▶ **DATA FOR ANALYSIS**
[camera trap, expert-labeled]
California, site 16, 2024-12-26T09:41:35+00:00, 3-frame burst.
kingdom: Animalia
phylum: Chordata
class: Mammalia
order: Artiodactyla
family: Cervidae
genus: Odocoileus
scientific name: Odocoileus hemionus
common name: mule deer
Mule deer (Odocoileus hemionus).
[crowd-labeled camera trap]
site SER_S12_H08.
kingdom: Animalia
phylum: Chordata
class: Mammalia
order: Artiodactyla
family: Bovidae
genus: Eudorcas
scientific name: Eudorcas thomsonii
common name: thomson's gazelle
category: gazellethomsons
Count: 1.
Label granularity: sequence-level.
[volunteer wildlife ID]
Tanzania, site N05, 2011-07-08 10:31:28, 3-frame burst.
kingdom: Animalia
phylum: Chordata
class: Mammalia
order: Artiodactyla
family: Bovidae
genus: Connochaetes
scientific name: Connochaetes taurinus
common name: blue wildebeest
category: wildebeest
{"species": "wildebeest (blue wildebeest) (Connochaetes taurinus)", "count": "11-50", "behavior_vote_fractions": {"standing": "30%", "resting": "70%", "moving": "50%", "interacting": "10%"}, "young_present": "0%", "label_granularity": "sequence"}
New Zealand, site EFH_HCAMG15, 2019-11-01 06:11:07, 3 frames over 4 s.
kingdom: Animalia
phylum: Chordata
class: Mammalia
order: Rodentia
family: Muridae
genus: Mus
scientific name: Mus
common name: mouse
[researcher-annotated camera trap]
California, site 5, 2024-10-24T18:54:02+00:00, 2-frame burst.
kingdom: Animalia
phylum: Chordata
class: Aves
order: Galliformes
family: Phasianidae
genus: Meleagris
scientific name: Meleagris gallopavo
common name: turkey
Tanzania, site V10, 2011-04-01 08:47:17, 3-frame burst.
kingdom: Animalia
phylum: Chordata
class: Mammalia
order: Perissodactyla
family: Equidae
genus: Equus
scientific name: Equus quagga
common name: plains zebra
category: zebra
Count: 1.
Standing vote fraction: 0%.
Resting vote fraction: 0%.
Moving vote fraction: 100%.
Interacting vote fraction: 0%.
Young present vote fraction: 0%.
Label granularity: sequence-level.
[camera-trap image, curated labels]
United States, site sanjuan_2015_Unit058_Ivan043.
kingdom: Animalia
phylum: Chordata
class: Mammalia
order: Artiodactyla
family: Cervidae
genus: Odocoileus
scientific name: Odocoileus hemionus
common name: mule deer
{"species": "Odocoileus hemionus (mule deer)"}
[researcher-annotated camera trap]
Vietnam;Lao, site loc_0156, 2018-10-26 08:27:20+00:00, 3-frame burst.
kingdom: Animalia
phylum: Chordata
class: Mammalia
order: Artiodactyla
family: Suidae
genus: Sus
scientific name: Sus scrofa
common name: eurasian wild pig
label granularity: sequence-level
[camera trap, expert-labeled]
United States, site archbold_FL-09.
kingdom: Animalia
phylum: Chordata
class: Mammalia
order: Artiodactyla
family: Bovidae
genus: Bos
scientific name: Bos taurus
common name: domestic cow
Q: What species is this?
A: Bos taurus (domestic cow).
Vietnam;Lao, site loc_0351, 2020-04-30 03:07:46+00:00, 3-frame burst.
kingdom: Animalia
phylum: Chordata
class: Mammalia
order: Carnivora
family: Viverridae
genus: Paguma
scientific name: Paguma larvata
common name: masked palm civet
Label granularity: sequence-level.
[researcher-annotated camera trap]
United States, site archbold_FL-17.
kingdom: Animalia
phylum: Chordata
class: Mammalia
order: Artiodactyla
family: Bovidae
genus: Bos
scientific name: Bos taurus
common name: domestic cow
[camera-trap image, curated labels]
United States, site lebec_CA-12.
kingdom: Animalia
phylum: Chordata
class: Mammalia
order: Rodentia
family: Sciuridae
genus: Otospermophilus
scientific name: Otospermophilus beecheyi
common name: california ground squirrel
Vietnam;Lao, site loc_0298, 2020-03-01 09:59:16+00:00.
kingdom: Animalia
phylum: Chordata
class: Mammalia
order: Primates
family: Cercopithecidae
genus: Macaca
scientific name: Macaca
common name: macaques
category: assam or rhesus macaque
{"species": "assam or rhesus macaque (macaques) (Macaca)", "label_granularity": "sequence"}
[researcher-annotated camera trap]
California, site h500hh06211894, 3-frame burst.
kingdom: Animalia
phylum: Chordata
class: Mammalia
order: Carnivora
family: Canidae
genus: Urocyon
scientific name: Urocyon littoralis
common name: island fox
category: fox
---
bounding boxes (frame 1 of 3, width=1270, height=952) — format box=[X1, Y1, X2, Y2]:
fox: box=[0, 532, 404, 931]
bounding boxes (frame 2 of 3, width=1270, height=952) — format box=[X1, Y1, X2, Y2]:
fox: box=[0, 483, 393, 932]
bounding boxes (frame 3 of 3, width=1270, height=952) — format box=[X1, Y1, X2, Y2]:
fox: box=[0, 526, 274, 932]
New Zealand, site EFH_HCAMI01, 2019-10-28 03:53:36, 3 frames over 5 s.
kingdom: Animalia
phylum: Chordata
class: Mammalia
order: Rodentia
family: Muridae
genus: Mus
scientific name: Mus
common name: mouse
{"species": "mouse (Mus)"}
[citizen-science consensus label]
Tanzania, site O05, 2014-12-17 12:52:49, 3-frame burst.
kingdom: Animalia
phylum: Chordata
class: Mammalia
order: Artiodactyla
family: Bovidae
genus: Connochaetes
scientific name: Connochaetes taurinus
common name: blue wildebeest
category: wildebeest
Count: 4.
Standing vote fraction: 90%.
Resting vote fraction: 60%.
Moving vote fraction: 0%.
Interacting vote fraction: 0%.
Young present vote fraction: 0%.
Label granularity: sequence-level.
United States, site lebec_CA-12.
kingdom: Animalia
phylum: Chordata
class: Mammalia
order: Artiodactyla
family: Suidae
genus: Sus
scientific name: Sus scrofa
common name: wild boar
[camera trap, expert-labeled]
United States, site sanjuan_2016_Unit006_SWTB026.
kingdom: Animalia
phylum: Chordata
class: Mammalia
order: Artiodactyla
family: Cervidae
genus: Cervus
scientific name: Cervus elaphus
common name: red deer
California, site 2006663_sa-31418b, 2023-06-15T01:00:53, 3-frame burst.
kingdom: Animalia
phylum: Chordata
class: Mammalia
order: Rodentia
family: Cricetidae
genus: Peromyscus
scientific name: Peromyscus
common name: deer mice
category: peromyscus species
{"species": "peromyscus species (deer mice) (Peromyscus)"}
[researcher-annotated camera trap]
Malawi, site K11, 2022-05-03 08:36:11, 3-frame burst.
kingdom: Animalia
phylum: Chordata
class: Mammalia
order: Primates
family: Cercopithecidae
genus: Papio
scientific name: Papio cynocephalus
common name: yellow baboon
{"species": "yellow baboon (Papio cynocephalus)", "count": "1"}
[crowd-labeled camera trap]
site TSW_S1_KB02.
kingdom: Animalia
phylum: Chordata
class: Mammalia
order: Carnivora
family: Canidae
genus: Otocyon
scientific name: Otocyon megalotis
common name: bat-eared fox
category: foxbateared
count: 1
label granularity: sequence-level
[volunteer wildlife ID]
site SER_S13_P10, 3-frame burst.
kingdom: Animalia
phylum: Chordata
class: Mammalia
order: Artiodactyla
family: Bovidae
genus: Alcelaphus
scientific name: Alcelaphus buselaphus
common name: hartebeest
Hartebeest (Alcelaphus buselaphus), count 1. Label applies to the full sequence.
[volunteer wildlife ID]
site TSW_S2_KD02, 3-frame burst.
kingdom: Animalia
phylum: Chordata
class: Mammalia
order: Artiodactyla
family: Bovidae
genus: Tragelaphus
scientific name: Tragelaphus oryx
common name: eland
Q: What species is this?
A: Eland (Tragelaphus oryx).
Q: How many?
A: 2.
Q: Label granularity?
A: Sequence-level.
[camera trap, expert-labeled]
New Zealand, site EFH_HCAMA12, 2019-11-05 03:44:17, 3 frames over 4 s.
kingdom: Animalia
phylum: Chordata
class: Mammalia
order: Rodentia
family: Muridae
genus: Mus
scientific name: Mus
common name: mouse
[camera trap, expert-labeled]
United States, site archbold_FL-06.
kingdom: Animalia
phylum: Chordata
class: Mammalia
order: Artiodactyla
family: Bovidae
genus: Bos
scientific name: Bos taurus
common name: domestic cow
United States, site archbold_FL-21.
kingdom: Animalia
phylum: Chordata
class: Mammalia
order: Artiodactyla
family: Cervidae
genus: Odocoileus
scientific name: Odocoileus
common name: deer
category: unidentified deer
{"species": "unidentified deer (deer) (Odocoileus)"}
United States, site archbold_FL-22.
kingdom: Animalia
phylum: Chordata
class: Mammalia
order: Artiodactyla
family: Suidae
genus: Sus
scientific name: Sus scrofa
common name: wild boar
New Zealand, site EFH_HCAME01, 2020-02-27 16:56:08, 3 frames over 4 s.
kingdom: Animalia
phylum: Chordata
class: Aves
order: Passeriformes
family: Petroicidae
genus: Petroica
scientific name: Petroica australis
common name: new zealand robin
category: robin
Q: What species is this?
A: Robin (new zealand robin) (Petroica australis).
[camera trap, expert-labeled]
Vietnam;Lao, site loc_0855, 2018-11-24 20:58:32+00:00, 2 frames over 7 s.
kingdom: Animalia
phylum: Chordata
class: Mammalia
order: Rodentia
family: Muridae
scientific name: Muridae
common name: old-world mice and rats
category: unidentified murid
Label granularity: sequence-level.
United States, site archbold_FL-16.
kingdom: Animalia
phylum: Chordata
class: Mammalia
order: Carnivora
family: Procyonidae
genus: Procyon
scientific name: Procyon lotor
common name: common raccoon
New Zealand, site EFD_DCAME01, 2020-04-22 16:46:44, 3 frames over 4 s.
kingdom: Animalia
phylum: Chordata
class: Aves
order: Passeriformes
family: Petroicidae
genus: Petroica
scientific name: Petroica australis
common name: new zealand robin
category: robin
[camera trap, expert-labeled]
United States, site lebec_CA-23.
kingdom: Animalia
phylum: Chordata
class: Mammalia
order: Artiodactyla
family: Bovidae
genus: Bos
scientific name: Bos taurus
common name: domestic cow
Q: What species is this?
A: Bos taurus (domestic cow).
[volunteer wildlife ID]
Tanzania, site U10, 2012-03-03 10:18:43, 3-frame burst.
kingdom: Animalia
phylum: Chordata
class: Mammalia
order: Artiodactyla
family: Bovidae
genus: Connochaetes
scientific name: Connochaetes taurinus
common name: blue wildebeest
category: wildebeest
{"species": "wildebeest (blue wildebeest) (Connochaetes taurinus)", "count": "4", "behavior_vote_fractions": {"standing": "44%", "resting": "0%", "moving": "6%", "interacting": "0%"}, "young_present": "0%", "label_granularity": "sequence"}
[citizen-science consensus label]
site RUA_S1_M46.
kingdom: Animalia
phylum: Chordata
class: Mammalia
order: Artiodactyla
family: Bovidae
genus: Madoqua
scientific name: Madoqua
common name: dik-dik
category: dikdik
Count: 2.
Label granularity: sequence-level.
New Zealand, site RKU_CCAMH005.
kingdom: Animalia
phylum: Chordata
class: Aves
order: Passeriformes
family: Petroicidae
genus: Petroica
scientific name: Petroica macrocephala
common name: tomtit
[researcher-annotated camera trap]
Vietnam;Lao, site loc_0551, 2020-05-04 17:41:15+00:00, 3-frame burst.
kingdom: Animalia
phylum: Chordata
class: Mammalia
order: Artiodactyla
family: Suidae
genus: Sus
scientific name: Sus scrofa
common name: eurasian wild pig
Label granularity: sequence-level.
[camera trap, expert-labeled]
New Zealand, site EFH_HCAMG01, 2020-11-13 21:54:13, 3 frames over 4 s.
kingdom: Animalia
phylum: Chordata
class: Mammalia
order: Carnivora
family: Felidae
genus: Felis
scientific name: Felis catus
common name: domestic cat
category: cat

▶ **EXERCISE PROMPT**
Look for the line with "scientific name: Petroica macrocephala" in the listing above. Print it and each later line exactly, ending with the last line.

▶ **EXERCISE RESPONSE**
scientific name: Petroica macrocephala
common name: tomtit
[researcher-annotated camera trap]
Vietnam;Lao, site loc_0551, 2020-05-04 17:41:15+00:00, 3-frame burst.
kingdom: Animalia
phylum: Chordata
class: Mammalia
order: Artiodactyla
family: Suidae
genus: Sus
scientific name: Sus scrofa
common name: eurasian wild pig
Label granularity: sequence-level.
[camera trap, expert-labeled]
New Zealand, site EFH_HCAMG01, 2020-11-13 21:54:13, 3 frames over 4 s.
kingdom: Animalia
phylum: Chordata
class: Mammalia
order: Carnivora
family: Felidae
genus: Felis
scientific name: Felis catus
common name: domestic cat
category: cat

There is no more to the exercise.